Tentara kompeni hendak mengejar raja Gowa, tapi lagi-lagi menghilang. Rakyat sebagai tameng siaga dengan senjata dan balik memukul dengan sisa-sisa tenaga. Dalam setiap peperangan sepanjang enam bulan itu, korban di kedua belah pihak berjatuhan. Gowa melakukan perlawanan dengan gigih.

Itulah sebabnya raja Gowa kerap memakai taktik siluman, membuat Belanda frustrasi dan pening tujuh keliling. Di cari di Jongaya, ternyata ada di tempat lain, bahkan jauh dari Gowa.

Sebelumnya Dewan Perang Gowa memutuskan agar raja beserta keluarganya meninggalkan kerajaan Gowa sehingga kekuatan perang ditumpukan pada perang rakyat  sebagaimana gambaran Abdulrazak Daeng Patunru dalam Sejarah Gowa (1969).
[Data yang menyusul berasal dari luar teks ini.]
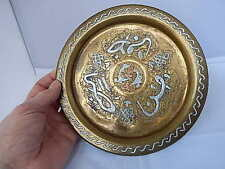 Antique Islamic Damascene inlaid brass silver copper prayer plate 19cm dia.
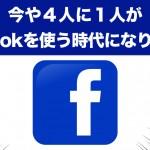 【速報】今や世界で4人に1人がFacebookを使っている時代にあなたはFacebook使わない?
Perang terus berkecamuk, lanjutan perang Gowa sekian ratus tahun yang pasang surut dan sporadis. Apa hendak dikata, mendapat serangan bertubi-tubi dan mengerahkan pasukan yang didatangkan dari Batavia, Gowa kian terdesak  dan bersamaan dengan raja Gowa terjengkang di jurang pada malam pekat di desa Warua Sidenreng, bukan karena terkena peluru.

Sejak itu Kerajaan Gowa memasuki usia senjakala, dan Belanda langsung memerintah sebagai daerah jajahan. Selama 30 tahun Gowa tidak mengenal raja dalam pemerintahan.  Tahun 1936, Gowa memiliki raja baru bernama I Mangimangi Daeng Matutu Karaeng Bontonompo sebagai raja Gowa ke-35.

Namun, api kejuangan dan patriotisme Gowa terus menyala dalam dada pejuang-pejuang yang terus bersiasat untuk mendepak kompeni. Alhasil, sembilan tahun kemudian Indonesia merdeka pada 17 Agustus 1945.

Tapi dasar kemaruk, Belanda  tak mengakuinya dan kontan melakukan agresi kedua di Indonesia yang baru saja memproklamirkan kemerdekaan. Ini membikin darah rakyat dan pejuang mendidih. Rupanya spirit Bugis Makassar meruap dalam darah Jenderal M Pol. Jasin. Bersama Bung Tomo dan pasukan Polisi Istimewanya, Jasin, — turunan keenam Latemmasonge Arumpone Matinro Eri Malimongang, memainkan peran penting dalam pertempuran sengit di kota Surabaya mengusir komplotan Belanda pulang ke kampungnya di pinggiran bumi. Buntut peperangan menjadikan 10 November 1945 ditetapkan sebagai Hari Pahlawan. Jasin sendiri adalah Pendiri Polisi Republik Indonesia dan merupakan polisi pertama yang dianugerahi Pahlawan Nasional.

Di Yogya, Belanda juga lari lintang pukang, berkat keandalan tempur pasukan Kahar Muzakkar dan Andi Mattalata, tentu bersama Jenderal Sudirman dalam perang gerilya yang mematikan.  Sultan Hamengku Buwono IX, terus terang bilang: tidak ada manusia Indonesia yang dia kenal yang dapat ia samakan dengan Mattalatta.  ”Beliau menggempur Belanda di Sulawesi Selatan dan Jawa secara terus menerus, tanpa berhenti, tanpa mau istirahat. Saya kira, tanpa perjuangan Andi Mattalata, mungkin kita masih jahahan Belanda,” ujar Sultan dalam Andi Mattalatta, Meniti Siri dan Harga Diri, Catatan dan kenangan (2003).

Indonesia pun sukses mempertahankan kemerdekaan.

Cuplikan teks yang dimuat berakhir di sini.